» **RECORDED INFORMATION**
□ □ □ □ □

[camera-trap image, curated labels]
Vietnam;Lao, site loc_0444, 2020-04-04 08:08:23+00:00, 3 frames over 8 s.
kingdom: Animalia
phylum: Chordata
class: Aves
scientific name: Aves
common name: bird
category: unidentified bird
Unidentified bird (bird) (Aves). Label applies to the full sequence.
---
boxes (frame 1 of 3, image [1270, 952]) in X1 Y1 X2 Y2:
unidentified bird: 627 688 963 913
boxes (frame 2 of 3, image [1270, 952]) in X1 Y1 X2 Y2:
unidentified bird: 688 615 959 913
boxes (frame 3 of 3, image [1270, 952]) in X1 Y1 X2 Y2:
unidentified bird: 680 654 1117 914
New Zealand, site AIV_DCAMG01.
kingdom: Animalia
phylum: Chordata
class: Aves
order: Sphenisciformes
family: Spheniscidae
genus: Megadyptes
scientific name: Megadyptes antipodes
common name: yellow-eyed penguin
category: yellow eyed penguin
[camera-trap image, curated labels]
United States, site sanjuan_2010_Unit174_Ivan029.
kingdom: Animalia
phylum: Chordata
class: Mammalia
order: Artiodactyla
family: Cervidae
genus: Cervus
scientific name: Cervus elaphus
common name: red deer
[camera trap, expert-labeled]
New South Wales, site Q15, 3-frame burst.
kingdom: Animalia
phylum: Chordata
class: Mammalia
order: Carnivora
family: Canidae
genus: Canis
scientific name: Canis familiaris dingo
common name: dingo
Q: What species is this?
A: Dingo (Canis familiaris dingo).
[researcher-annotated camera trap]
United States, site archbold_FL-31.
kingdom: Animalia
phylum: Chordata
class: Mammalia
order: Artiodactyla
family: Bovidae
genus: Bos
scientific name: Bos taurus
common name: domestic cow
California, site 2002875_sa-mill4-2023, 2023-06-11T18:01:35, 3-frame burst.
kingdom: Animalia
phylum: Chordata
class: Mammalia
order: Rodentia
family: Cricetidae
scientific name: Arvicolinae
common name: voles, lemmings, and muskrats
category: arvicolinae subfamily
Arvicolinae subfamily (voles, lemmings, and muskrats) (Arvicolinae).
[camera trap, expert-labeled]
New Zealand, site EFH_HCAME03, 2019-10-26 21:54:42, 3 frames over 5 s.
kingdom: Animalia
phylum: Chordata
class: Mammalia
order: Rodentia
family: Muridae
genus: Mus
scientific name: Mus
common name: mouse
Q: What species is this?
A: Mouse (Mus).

□ □ □ □ □

» **PROBLEM TO SOLVE**
Using the listing above, show each line holding the string "United".

» **FINISHED TASK**
United States, site sanjuan_2010_Unit174_Ivan029.
United States, site archbold_FL-31.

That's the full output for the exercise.